Les grands événements fondateurs sont généralement sanglants. La plupart restent confinés dans un cadre national (le 14 juillet en France, le 9 avril en Tunisie, le 1er novembre en Algérie). Mais quelques-uns dépassent le cadre étroit du lieu de leur déroulement pour revêtir un aspect international, voire universel. C’est le cas du 1er mai, fête du travail. Cette journée est devenue une tradition célébrée annuellement par pratiquement la totalité des pays de la planète.
Pratiquement, car il y a quelques exceptions dont la plus notable concerne les Etats-Unis, le pays même où s’étaient déroulés les événements sanglants le premier mai 1886, une date devenue progressivement la fête internationale du travail. La phobie largement partagée dans ce pays de tout ce qui se rapporte de près ou de loin au syndicalisme et aux mouvements sociaux revendicatifs explique le fait que l’Amérique ne partage pas avec le reste du monde la fête du travail.
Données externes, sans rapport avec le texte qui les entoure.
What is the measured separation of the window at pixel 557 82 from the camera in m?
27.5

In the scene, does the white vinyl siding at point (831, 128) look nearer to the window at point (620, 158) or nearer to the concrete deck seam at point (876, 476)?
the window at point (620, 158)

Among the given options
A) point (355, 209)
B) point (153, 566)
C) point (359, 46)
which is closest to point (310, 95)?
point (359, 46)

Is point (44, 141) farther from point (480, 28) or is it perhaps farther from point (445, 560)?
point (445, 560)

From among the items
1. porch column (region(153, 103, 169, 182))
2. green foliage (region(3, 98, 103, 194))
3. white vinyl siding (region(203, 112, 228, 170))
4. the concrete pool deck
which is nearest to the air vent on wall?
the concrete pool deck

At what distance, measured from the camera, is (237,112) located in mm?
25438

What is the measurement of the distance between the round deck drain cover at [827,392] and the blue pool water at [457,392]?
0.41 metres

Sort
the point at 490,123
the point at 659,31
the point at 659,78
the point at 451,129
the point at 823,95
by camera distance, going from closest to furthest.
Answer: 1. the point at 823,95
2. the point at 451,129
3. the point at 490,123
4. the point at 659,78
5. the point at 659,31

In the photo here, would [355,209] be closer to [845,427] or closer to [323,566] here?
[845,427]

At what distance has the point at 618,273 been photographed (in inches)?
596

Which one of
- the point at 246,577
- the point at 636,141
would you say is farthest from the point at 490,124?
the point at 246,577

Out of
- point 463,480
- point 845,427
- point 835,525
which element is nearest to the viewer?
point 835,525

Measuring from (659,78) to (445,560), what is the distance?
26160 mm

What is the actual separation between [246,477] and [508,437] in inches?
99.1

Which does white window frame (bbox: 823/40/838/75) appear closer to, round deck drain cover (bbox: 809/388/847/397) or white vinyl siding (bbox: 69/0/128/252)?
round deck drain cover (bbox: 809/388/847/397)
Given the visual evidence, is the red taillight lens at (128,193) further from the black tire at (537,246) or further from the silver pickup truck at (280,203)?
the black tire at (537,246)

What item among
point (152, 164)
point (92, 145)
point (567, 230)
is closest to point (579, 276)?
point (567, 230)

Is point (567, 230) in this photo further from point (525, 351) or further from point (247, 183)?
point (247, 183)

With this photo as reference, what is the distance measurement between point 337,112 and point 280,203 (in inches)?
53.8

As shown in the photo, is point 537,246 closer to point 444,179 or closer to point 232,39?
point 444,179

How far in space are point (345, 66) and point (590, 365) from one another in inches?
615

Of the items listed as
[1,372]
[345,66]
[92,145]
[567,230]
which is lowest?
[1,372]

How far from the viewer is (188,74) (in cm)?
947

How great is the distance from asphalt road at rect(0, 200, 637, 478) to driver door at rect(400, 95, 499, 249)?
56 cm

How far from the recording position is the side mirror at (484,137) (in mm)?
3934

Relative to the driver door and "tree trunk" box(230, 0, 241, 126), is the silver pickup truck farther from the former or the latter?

En fait, aux Etats-Unis, il y a une fête du travail (fériée et chômée), célébrée …le premier lundi de septembre. Cette date était choisie comme étant le jour marquant le retour à la pleine activité après les longues vacances d’été. Quant au 1er mai, il demeure en Amérique une journée normale de travail, même s’il est considéré par quelques mouvements de gauche très marginaux comme la fête des travailleurs. Une fête ignorée par l’écrasante majorité des citoyens américains.
Pourtant, tout est parti des Etats-Unis il y a 137 ans jour pour jour. Le 1er mai 1886 Une grève fut lancée dans l’usine de matériel agricole ‘’McCormick Harvester’’. La date n’était pas été due au hasard. Le 1er mai à l’époque était le ‘’Moving Day’’, c’est-à-dire le jour où les contrats des ouvriers arrivaient à expiration. Chacun devait donc se mettre à chercher un nouveau travail.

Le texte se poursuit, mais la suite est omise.